I kinda get where lovin's coming from. Why did Bailey wait so long to take action against this animal? Why let it live on to potentially terrorize her beloved pets some more, BREED, HAVE THE PUPS (who could potentially turn out like their mother and attack her beloved pets yet again), only to THEN take the dog down sneakily. I'd have handled it post-haste, in front of the owner and dared them to retaliate, especially if it had attacked my pet or child on the first occassion.
The old saying goes, once they get that taste of first blood, they will continue to crave it.

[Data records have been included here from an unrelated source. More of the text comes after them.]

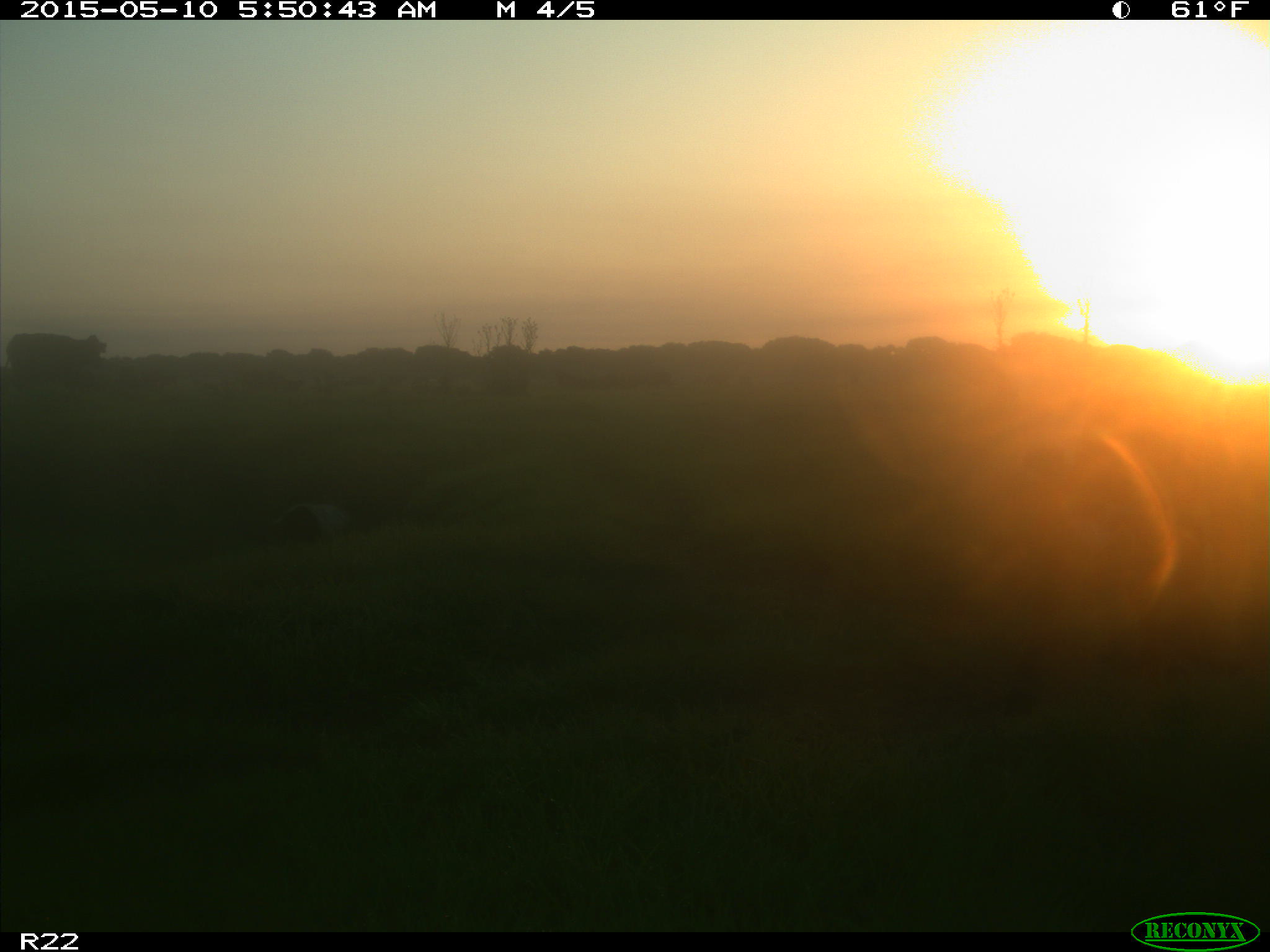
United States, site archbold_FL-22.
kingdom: Animalia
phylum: Chordata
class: Mammalia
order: Artiodactyla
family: Bovidae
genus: Bos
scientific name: Bos taurus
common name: domestic cow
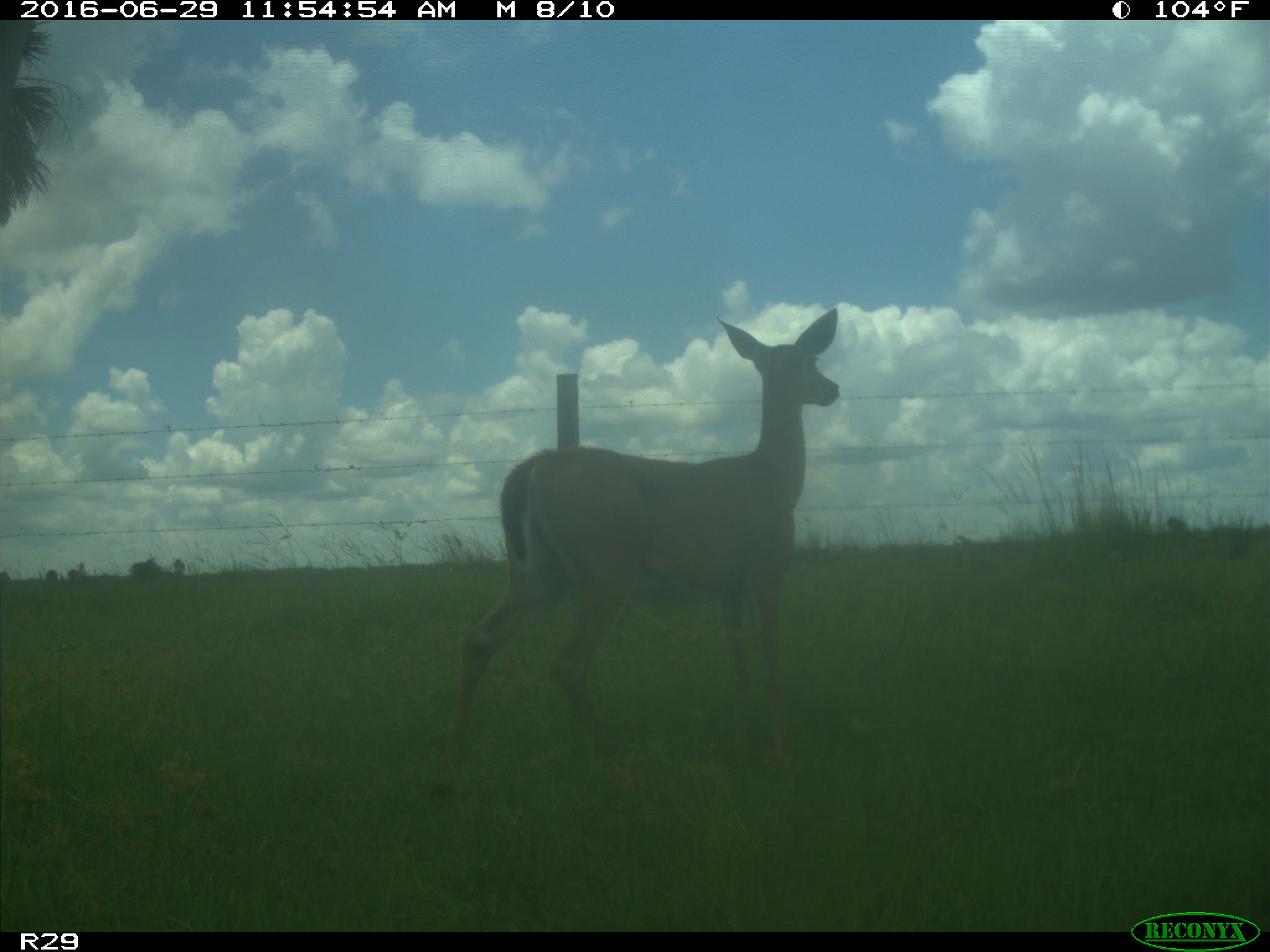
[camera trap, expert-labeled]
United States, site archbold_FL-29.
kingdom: Animalia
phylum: Chordata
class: Mammalia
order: Artiodactyla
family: Cervidae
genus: Odocoileus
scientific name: Odocoileus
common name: deer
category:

what if neighbors child killed the cat NOT their dog and after repeated pleas, they still let this child run free. Is it then okay to kidnap kid and take matter into your own hands?
ldwivestale:
I think anyone who would plan and execute the killing of an animal has a few screws loose. There's a big difference of killing an animal in self defense or even in defense of an animal that is being attacked at that moment, but to take the time to come up with an elaborate plan for kidnapping and killing an animal is just a smidge disturbing.
My girls don't roam. :shrug:
I think they go outside just to annoy you. "meow, let me out" "meow meow, let me in". Repeat every 30 seconds.
And then they get a sucker like Jani B or one of you all who will get up and be their doorman.
YES! Those animal killing kids grow up to be Jeffrey Dahmer, so it's best to nip that crap in the bud.
Promise icecream for everybody!
And then they get a sucker like Jani B or one of you all who will get up and be their doorman.
My girls don't roam. :shrug:
Neutered males don't either.
: Sounds like Brandy, she literally runs in the house to only run to the front door or if coming in the front she immediately runs through the house to go to backdoor. Its like she uses the house as her big cutthrough. I tell her - you just came in!! She sits there looking at the door intently ready to bolt thinking she can will the door open any minute, I feel sorry for her and don't ruin for her.
Claudia and Gidgie are content to sit and meow and be annoying. Kiki gets hysterical, like it's an EMERGENCY that she either be let out or let in RIGHT NOW!